2023-04-29

UU Minute #116

How John Dietrich and Curtis Reese Met



The great collaborative friendships in Unitarian history include:
Ferenc David and Giorgio Biandrata,
Theophilus Lindsey and Joseph Priestly,
Eleanor Gordon and Mary Safford.

To that list must be added John Dietrich and Curtis Reese. It began like this.

In 1911, John Dietrich, a Reformed Church minister facing defrocking, resigned from that denomination, became a Unitarian, and began serving the First Unitarian Society of Spokane, Washington. Through long and meticulous sermons, he developed an approach to religion without Jesus, God, hell, heaven, or even souls.

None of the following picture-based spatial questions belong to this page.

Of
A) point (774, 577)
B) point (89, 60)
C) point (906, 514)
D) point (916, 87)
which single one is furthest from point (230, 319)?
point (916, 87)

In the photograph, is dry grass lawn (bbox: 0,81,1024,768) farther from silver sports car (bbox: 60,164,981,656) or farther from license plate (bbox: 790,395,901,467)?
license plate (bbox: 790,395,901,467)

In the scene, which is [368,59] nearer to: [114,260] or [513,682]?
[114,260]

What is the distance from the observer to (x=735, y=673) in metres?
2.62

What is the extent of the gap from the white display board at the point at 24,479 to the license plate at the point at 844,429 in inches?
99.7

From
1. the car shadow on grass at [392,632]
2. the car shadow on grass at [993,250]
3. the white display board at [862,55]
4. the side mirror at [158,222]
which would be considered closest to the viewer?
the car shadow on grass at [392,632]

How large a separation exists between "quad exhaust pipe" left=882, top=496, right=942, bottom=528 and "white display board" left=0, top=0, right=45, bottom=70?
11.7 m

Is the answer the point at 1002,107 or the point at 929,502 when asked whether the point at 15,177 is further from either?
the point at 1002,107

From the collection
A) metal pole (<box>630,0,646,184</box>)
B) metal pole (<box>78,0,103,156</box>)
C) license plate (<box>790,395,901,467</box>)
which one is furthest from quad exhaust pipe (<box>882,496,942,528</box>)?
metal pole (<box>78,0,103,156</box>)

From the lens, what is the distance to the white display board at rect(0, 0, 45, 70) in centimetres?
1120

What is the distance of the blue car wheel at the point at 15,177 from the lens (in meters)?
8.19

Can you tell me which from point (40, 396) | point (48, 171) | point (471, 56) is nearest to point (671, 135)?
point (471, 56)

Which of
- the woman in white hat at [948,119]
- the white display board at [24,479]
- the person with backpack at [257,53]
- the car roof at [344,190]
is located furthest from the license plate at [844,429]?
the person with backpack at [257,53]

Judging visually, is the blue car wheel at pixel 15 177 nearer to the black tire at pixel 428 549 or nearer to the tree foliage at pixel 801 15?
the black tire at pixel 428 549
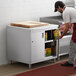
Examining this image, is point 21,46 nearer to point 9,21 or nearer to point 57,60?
point 9,21

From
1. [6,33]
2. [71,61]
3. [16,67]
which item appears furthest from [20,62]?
[71,61]

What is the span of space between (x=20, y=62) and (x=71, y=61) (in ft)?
3.40

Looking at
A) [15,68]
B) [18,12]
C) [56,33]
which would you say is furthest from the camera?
[18,12]

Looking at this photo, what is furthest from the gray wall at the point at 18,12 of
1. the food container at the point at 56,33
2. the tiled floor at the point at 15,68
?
the food container at the point at 56,33

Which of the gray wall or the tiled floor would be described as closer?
the tiled floor

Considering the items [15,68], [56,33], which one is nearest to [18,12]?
[56,33]

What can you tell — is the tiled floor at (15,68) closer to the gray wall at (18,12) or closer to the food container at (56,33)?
the gray wall at (18,12)

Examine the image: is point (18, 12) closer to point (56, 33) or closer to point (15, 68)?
point (56, 33)

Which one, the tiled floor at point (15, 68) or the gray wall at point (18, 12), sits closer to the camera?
the tiled floor at point (15, 68)

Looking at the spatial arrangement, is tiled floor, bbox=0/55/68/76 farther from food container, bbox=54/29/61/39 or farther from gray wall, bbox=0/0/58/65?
food container, bbox=54/29/61/39

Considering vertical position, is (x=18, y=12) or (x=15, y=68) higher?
(x=18, y=12)

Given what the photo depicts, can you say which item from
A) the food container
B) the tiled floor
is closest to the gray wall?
the tiled floor

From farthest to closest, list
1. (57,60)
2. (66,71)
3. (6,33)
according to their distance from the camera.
Result: (57,60) < (6,33) < (66,71)

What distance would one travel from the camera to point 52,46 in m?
5.56
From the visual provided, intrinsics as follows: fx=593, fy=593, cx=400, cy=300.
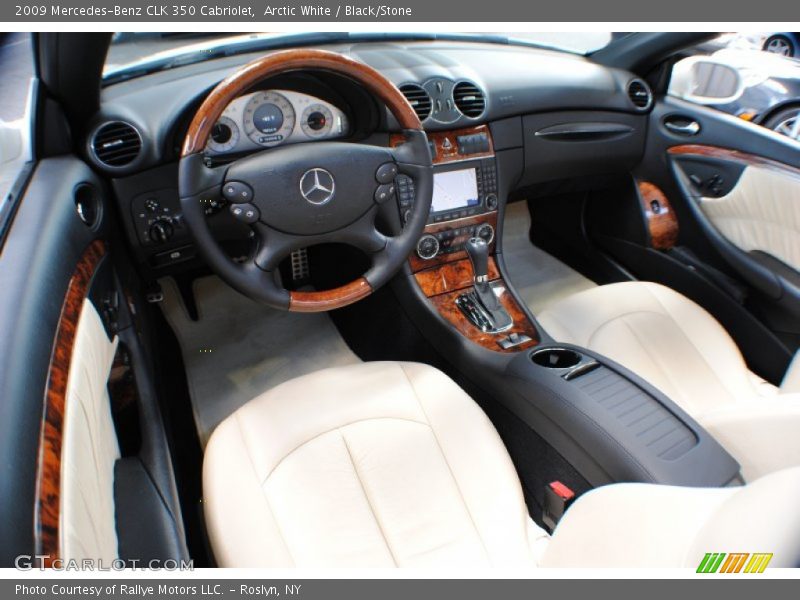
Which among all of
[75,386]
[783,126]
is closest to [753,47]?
[783,126]

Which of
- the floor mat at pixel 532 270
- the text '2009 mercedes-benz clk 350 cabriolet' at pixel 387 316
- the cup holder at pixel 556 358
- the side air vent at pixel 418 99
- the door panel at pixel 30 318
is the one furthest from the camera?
the floor mat at pixel 532 270

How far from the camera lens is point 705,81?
2078 millimetres

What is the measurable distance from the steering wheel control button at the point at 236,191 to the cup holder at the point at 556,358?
68 cm

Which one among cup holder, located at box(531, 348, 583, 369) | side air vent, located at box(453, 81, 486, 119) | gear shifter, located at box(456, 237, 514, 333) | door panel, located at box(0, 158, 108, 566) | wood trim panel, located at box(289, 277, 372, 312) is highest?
side air vent, located at box(453, 81, 486, 119)

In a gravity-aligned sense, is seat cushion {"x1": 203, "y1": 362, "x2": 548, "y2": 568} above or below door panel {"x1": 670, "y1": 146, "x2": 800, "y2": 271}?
below

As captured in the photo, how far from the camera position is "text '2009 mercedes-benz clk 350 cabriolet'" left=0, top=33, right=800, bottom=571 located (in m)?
0.73

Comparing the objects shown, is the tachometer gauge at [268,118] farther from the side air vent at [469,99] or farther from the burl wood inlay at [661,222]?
the burl wood inlay at [661,222]

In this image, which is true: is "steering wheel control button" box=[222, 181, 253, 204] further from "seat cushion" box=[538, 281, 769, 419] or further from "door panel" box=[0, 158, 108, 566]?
"seat cushion" box=[538, 281, 769, 419]

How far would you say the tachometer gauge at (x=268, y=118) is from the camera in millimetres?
A: 1360

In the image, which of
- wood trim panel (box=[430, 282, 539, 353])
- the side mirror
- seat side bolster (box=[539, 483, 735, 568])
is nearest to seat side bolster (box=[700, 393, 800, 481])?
seat side bolster (box=[539, 483, 735, 568])

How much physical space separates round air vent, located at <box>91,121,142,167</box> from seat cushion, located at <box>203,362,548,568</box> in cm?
60

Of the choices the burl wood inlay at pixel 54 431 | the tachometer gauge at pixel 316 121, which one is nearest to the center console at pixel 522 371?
the tachometer gauge at pixel 316 121

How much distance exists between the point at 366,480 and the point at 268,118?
856 mm

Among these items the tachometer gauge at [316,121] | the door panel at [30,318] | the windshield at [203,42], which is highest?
the windshield at [203,42]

By 1915, he was calling this approach, “humanism.”

In 1916, after 5 years in Spokane, Dietrich accepted a call to serve the First Unitarian Society of Minneapolis where he continued to develop and build his case for humanism.

Meanwhile, Curtis Williford Reese had encountered biblical criticism in seminary, and it planted seeds of doubt. His first pastorate had been at a relatively liberal Baptist church in Ohio where he could and did say what he believed – but couldn't and didn't say what he didn't believe. He didn't believe the infallibility of the Bible, nor the virgin birth, nor redemption through Christ, nor eternal damnation. Eventually, Curtis Reese switched over to the Unitarians, because they accepted his nonbeliefs as well as his beliefs and because they embraced the social gospel movement, which saw social justice as an imperative. Reese accepted a call to serve the Des Moines, Iowa, Unitarian Church.

In 1917, the annual meeting of the Western Unitarian Conference was held in Des Moines, with the Des Moines minister, Rev. Curtis Reese, serving as host and Rev. John Dietrich, down from Minneapolis, attending. So that is where John Dietrich and Curtis Reese met.

And that meeting was the beginning of a friendship, and the beginning of the movement called American Religious Humanism.